* WHAT YOU WILL DO:
Set out every line of the records below as a JSON list of strings, one string per line, omitting blank lines. Leave the pictures out of the list.

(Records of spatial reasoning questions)

================

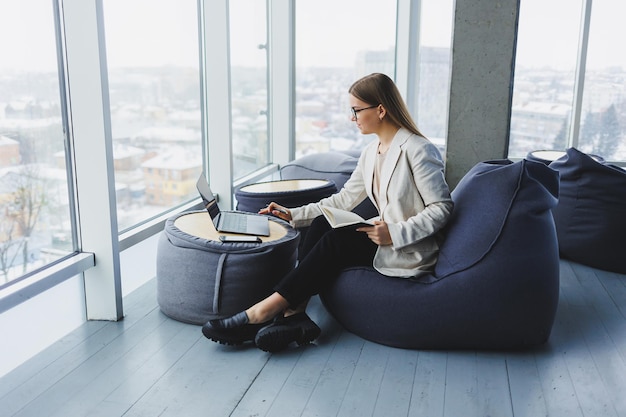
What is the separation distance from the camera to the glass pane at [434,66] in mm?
7305

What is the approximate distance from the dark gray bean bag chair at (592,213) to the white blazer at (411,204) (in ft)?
5.59

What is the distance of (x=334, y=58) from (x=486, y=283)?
4.40m

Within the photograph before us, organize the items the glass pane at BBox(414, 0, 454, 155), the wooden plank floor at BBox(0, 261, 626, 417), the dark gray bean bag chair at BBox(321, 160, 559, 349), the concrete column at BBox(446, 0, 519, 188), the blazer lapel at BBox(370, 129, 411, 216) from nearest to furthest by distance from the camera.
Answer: the wooden plank floor at BBox(0, 261, 626, 417), the dark gray bean bag chair at BBox(321, 160, 559, 349), the blazer lapel at BBox(370, 129, 411, 216), the concrete column at BBox(446, 0, 519, 188), the glass pane at BBox(414, 0, 454, 155)

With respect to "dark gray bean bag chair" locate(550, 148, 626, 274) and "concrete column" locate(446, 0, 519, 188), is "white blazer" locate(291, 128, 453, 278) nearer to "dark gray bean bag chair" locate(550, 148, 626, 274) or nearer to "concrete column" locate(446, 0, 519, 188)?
"concrete column" locate(446, 0, 519, 188)

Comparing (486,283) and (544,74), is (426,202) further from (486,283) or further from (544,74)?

================

* EXPECTED ANSWER:
[
  "What is the separation distance from the camera to the glass pane at [434,66] in mm?",
  "7305",
  "What is the approximate distance from the dark gray bean bag chair at (592,213) to the white blazer at (411,204) (in ft)?",
  "5.59",
  "What is the distance of (x=334, y=58) from (x=486, y=283)?",
  "4.40m",
  "Within the photograph before us, organize the items the glass pane at BBox(414, 0, 454, 155), the wooden plank floor at BBox(0, 261, 626, 417), the dark gray bean bag chair at BBox(321, 160, 559, 349), the concrete column at BBox(446, 0, 519, 188), the blazer lapel at BBox(370, 129, 411, 216) from nearest to furthest by distance from the camera.",
  "Answer: the wooden plank floor at BBox(0, 261, 626, 417), the dark gray bean bag chair at BBox(321, 160, 559, 349), the blazer lapel at BBox(370, 129, 411, 216), the concrete column at BBox(446, 0, 519, 188), the glass pane at BBox(414, 0, 454, 155)",
  "With respect to \"dark gray bean bag chair\" locate(550, 148, 626, 274) and \"concrete column\" locate(446, 0, 519, 188), is \"white blazer\" locate(291, 128, 453, 278) nearer to \"dark gray bean bag chair\" locate(550, 148, 626, 274) or nearer to \"concrete column\" locate(446, 0, 519, 188)?",
  "\"concrete column\" locate(446, 0, 519, 188)",
  "Comparing (486,283) and (544,74), is (426,202) further from (486,283) or further from (544,74)?"
]